Theorem 7. Given \(\rho _1\)-dFSS \(F_1\) for \(\mathcal {S} _1\) with share size \(\sigma _1\) and \(\rho _2\)-dFSS \(F_2\) for \(\mathcal {S} _2\) with share size \(\sigma _2\), there exists a \(\rho _1+\rho _2\)-dFSS \(\textsf {concat} [F_1,F_2]\) for \(\mathcal {S} _1 \times \mathcal {S} _2\) with share size \(\sigma _1+\sigma _2\). Furthermore, if \(F_1\) and \(F_2\) dFSS have pseduo-random keys, then so does \(\textsf {concat} [F_1,F_2]\).

Proof

Given encode functions \(\textsf {Encode} _1: \mathcal {S} _1 \rightarrow \mathbb {G} _1\) and \(\textsf {Encode} _2: \mathcal {S} _2 \rightarrow \mathbb {G} _2\) for dFSS \(F_1\) and \(F_2\) respectively, we define encode function for concat [\(F_1,F_2\)] \(\textsf {Encode}: \mathcal {S} _1 \times \mathcal {S} _2 \rightarrow \mathbb {G} _1 \times \mathbb {G} _2\) as:

$$ \textsf {Encode} (S_1,S_2) = (\textsf {Encode} _1(S_1),\textsf {Encode} _2(S_2)) $$

Note that this Encode function is efficiently invertible if the two component Encode functions are.
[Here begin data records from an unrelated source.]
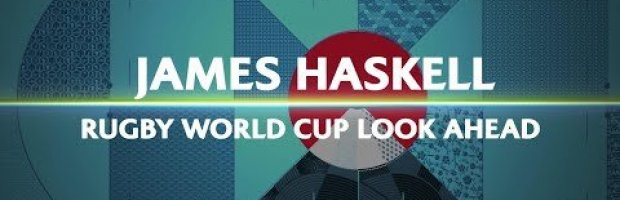James Haskell's Rugby World Cup 2019 Preview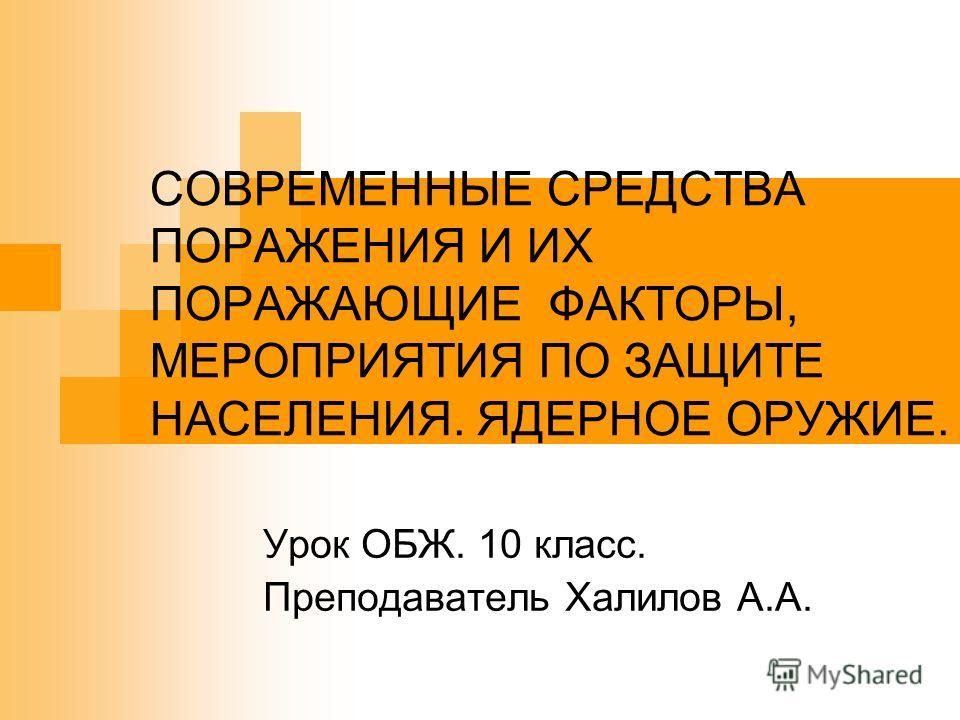 СОВРЕМЕННЫЕ СРЕДСТВА ПОРАЖЕНИЯ И ИХ ПОРАЖАЮЩИЕ ФАКТОРЫ, МЕРОПРИЯТИЯ ПО ЗАЩИТЕ НАСЕЛЕНИЯ. ЯДЕРНОЕ ОРУЖИЕ. Урок ОБЖ. 10 класс. Преподаватель Халилов А.А.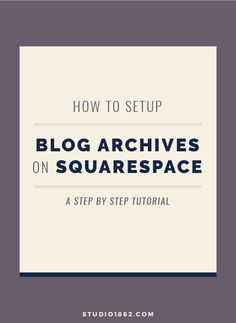 STUDIO 1862 || How to Setup Blog Archives on Squarespace || archive, organization, step by step, tutorial, how to, learn, directions, easy to do, create an archive, blogs, blogging, blogger, organize, automatically updates, automate, archive page, squarespace, drag and drop, website builder, squarespace circle member, expert, learn how Making Your Own Website, Create Your Website, Website Design, Web Design Tips, Entrepreneur Website, Business Website Templates, Blogging For Beginners, Blog Tips, Wordpress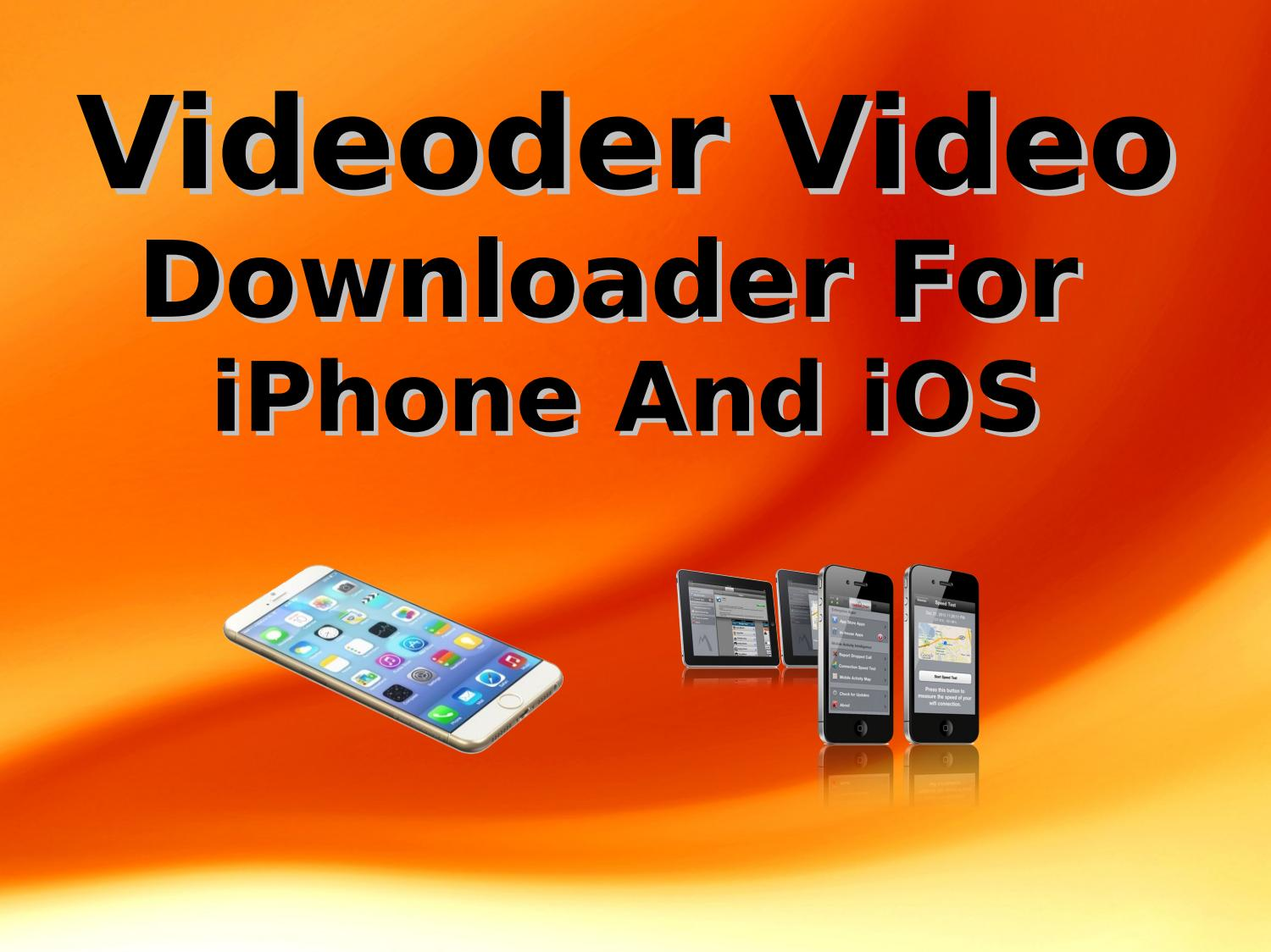 Videoder video downloader for iphone and ios by Bridget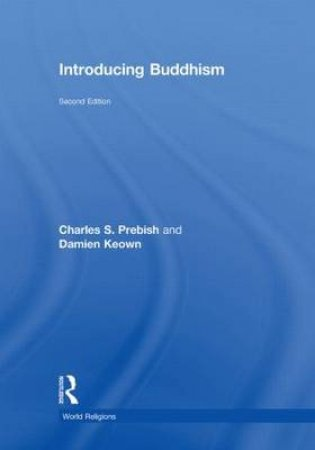 Introducing Buddhism by Charles S. Prebish & Damien Keown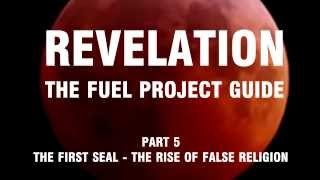 Revelation: The Fuel Project Guide (Part 5 The First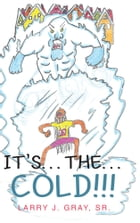It's... The... Cold by Larry J. Gray Sr.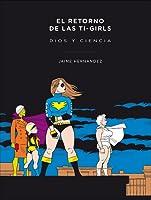 El retorno de las Ti-Girls: Dios y ciencia
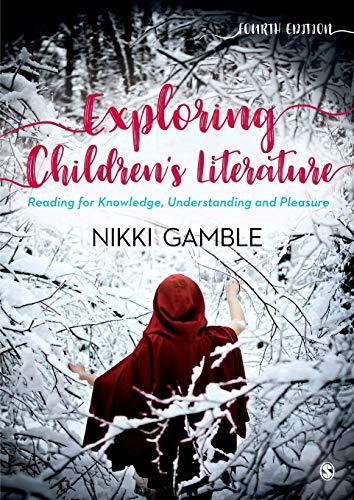 Exploring Children's Literature: Reading for Knowledge, Understanding and Pleasure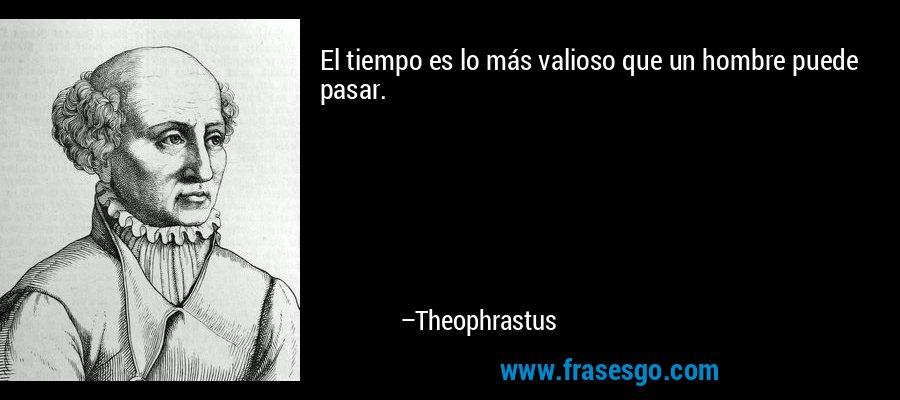 El tiempo es lo más valioso que un hombre puede pasar. – Theophrastus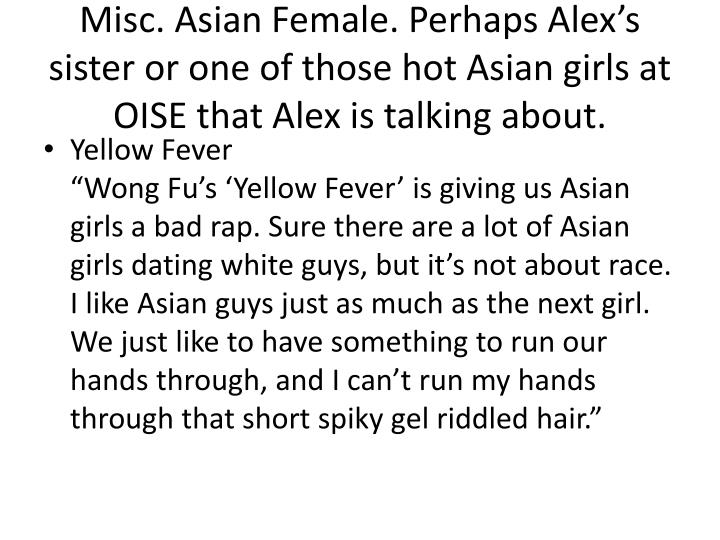 Misc. Asian Female. Perhaps Alex's sister or one of those hot Asian girls at OISE that Alex is talking about.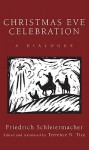 Christmas Eve Celebration : A Dialogue - Friedrich Schleiermacher, Terrence N. Tice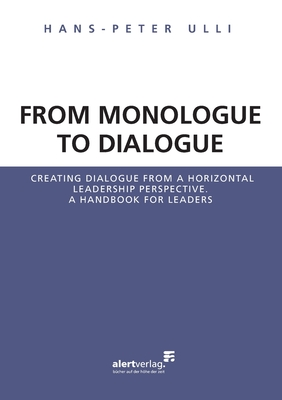 From Monologue to Dialogue: Creating dialogue from a horizontal leadership perspective. A handbook for leaders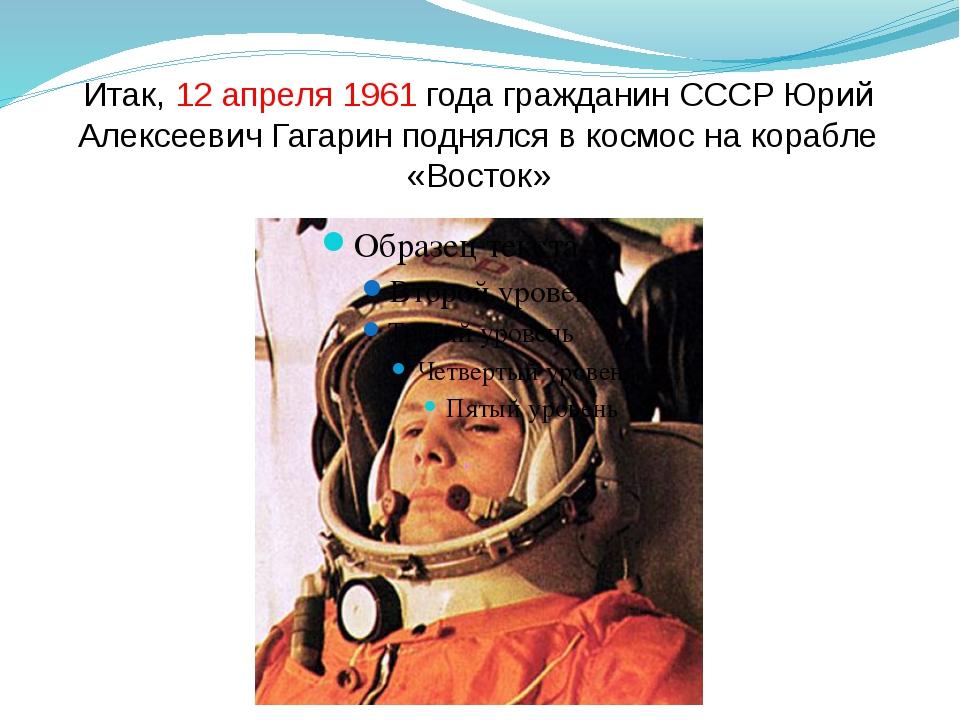 Итак, 12 апреля 1961 года гражданин СССР Юрий Алексеевич Гагарин поднялся в к...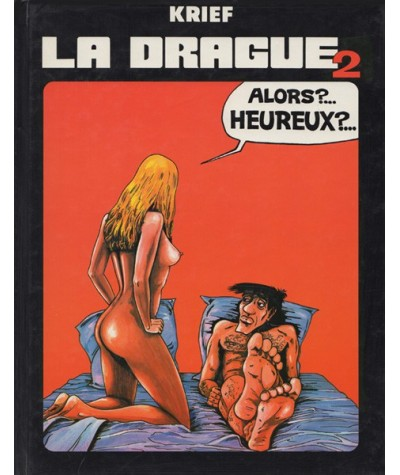 Tome 2 -  La drague par Alain Krief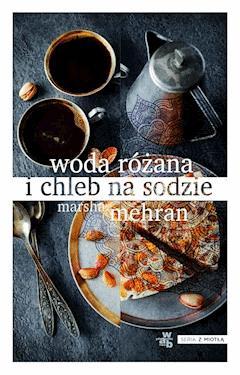 Woda różana i chleb na sodzie - Marsha Mehran - ebook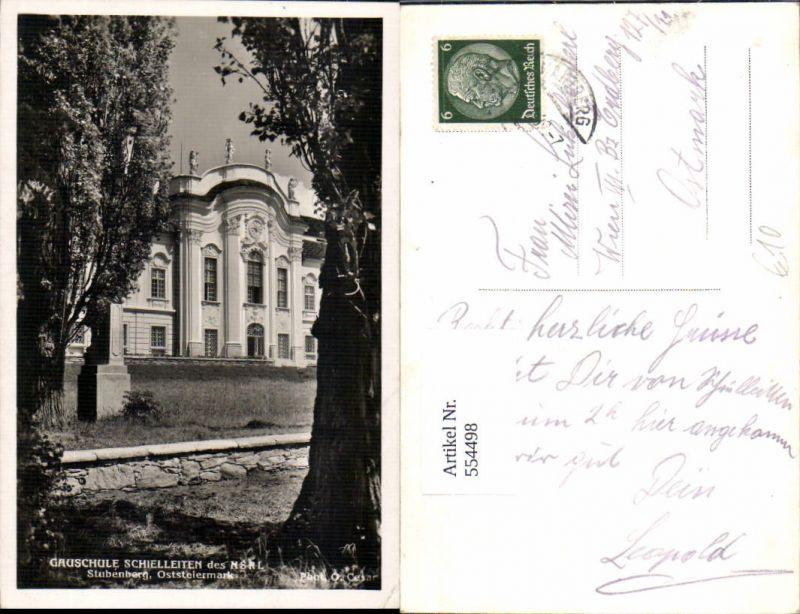 554498,Gauschule Schielleiten bei Stubenberg
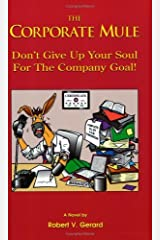 The Corporate Mule: Don't Give Up Your Soul for the Company Goal! by Robert Gerard (1997-05-06) Paperback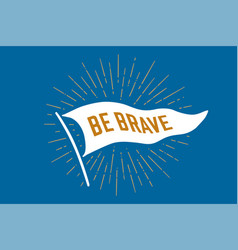 flag be brave old school banner with text vector image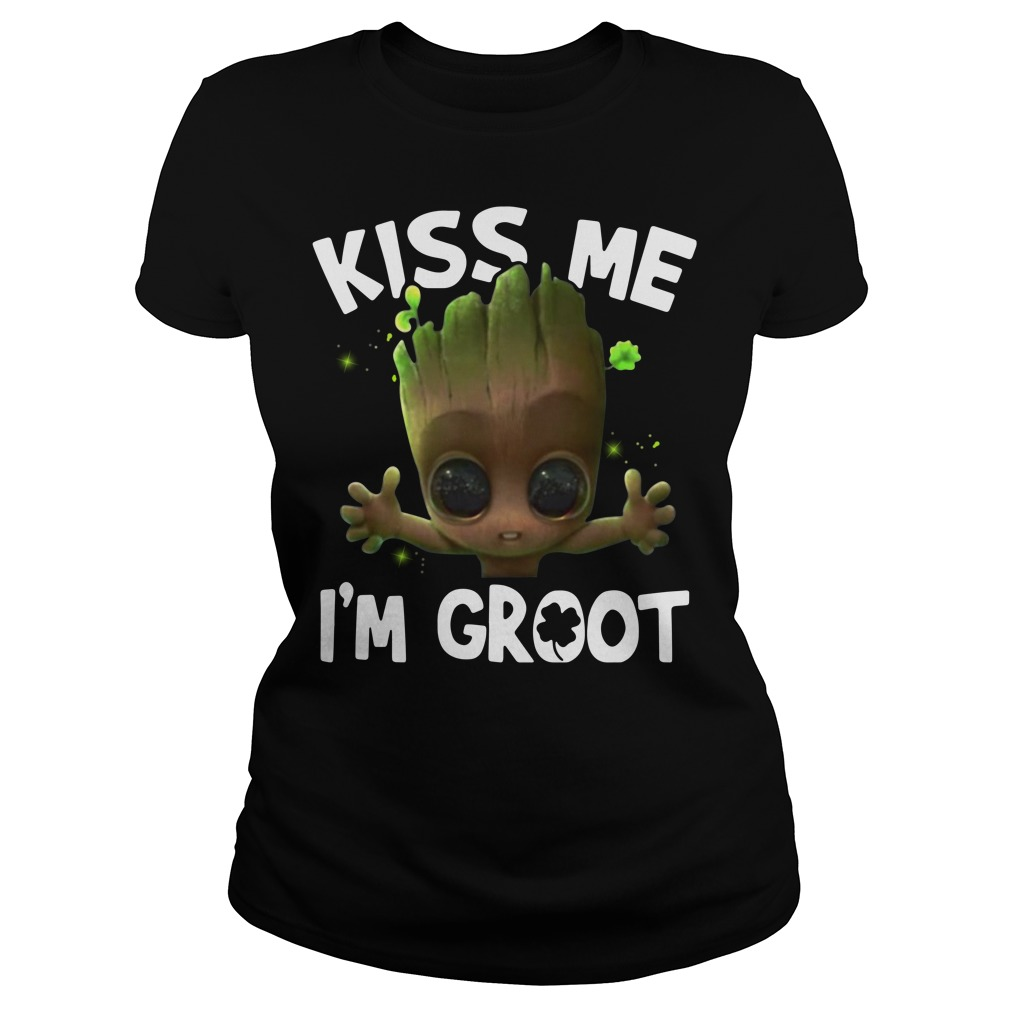 Kiss me I'm Groot Ladies Tee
Encodings with respect to the new Encode function form a group which is a direct product of the groups for the component FSS.

  • Correctness: The correctness of \(F=\textsf {concat} [F_1,F_2]\) reduces to the correctness of \(F_1\) and \(F_2\). The first \(k_1\) bits of the term \(y=\sum _{\textsf {idx} \in \{0,1\}}\) \(F.\textsf {DEval} (\textsf {idx},(k_\textsf {idx} \) \(,\textsf {Encode} (S_1,S_2)-(R_1,R_2)),(x,y)) \) equal \(\sum _{\textsf {idx} \in \{0,1\}}\) \(F_1{.}\textsf {Eval} (\textsf {idx},(k_\textsf {idx},\textsf {Encode} (S_1)-R_1),x) \) and the last \(k_2\) bit of y equal \(\sum _{\textsf {idx} \in \{0,1\}}\) \(F_2{.}\textsf {Eval} (\textsf {idx},(k_\textsf {idx},\textsf {Encode} (S_2)-R_2),x) \). Hence, \(y=0^{k_1+k_2}\) for \((x,y) \in S_1 \times S_2\). And if \(x \not \in S_1\), the first \({k_1}\) bits are not all zero bits with probability at least \(p_1\), and if \(x \not \in S_2\), the last \({k_2}\) bits are not all zero bits with probability at least \(p_2\).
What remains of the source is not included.